Volkswagen a présenté pour la première fois son robot de recharge autonome devant un public. Le concept d'un « majordome de recharge » n'est plus de la science-fiction. Ce prototype sera mis en service dans une ville réelle. La recharge est-elle enfin devenue un jeu d'enfant ?
Volkswagen Group Innovation a présenté à Dresde son robot de recharge autonome. Il est équipé de six roues, d'un bras robotisé et d'une batterie de 55 kWh. Mais il n'y a pas d'humain à bord.
Des représentants de six villes partenaires à travers l'Europe – Madrid, Espoo, Gdańsk, Trenčín, Sarajevo et Ioannina – ont tous observé cette borne de recharge autonome sur roues se diriger vers un véhicule électrique en stationnement et brancher la prise de recharge sans que personne n'ait à lever le petit doigt.
Le concept est aussi simple qu'ingénieux : le robot tracte une unité mobile de stockage d'énergie – une remorque-batterie, si l'on veut – à une voiture, le connecte et recharge le véhicule. Le robot sert d'alternative aux infrastructures fixes.
À partir de 2019
L'idée remonte à 2019, lorsque Volkswagen a dévoilé les premières esquisses d'un robot capable de se déplacer dans les parkings et de recharger des véhicules électriques de manière autonome. Un an plus tard, un prototype fonctionnel a fait son apparition dans une vidéo, ressemblant un peu à R2-D2. Il a été qualifié de “ l'un des concepts de recharge les plus visionnaires ” du portefeuille de l'entreprise.

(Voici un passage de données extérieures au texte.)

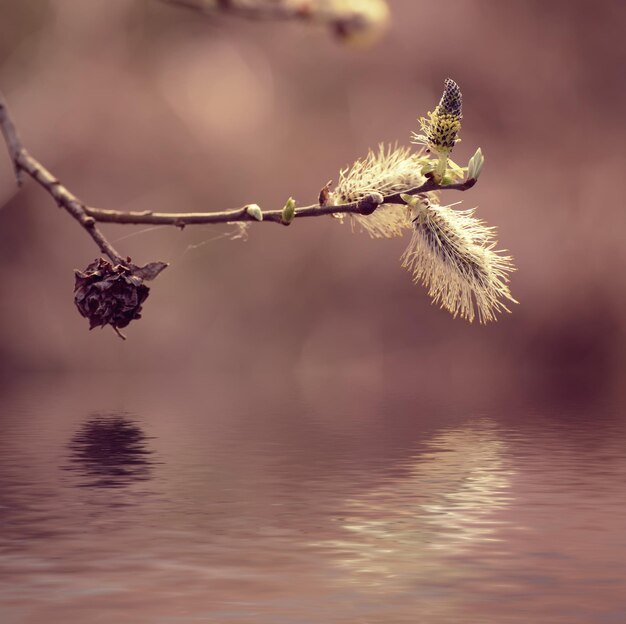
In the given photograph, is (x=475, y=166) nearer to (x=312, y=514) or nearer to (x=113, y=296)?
(x=113, y=296)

La version de 2020 utilisait des remorques d'une capacité d'environ 25 kWh chacune. La nouveauté de la version 2026 réside dans le fait que le nouveau prototype intègre une capacité de batterie deux fois plus importante directement dans le robot lui-même, et que le bras peut brancher la prise de recharge aussi bien manuellement qu'en mode autonome. Les opérateurs bénéficient ainsi d'une plus grande flexibilité de déploiement.
Le robot se déplace à l'aide de caméras, de scanners laser et de capteurs à ultrasons. Il communique avec les véhicules via le système Car-to-X ou une application pour smartphone.
Cela permet d'ouvrir le volet du port de recharge, d'insérer la prise et de déconnecter l'appareil à la fin de la session. Le concept est jugé suffisamment viable pour fonctionner dans des environnements réels, et pas seulement lors de démonstrations en conditions contrôlées.
Ce robot n'est pas non plus destiné à fonctionner de manière isolée. Il s'agit d'un maillon de ce que les partenaires du projet appellent “ un écosystème d'infrastructures de recharge conviviales ”.”
Dans une zone inondable
Le choix de Dresde n'est pas non plus le fruit du hasard. L'Ostragehege est un vaste complexe sportif et événementiel situé sur les rives de l'Elbe, mais il est confronté à un problème structurel qui complique l'installation de bornes de recharge fixes pour véhicules électriques : il se trouve en zone inondable.
Cette complexité est encore accentuée par les fortes variations du volume de trafic entre les jours de semaine ordinaires et les jours de grands événements. C'est précisément dans ce type d'endroit que les infrastructures mobiles s'avèrent plus pertinentes que les poteaux fixes.
Pour l'instant, deux robots sont prévus pour le site d'essai. Dresde est l'une des deux villes pilotes du projet « Mobilities for EU », financé par l'Union européenne à hauteur de 10 millions d'euros, aux côtés de Madrid.
La ville de Dresde mène également une enquête publique sur ce projet, qui se poursuivra jusqu'à la fin du mois. Les habitants peuvent donner leur avis sur la façon dont ils perçoivent et vivent ces services robotisés.
Le reste de l'Europe observe avec intérêt pour voir si ce robot fonctionnera réellement à grande échelle ou s'il restera l'une de ces solutions prometteuses qui ne dépassent jamais le stade du prototype.
VW se garde bien d'annoncer une date de commercialisation. L'entreprise souligne qu'une infrastructure de communication Car-to-X solide est l'une des conditions préalables à la mise en service commerciale.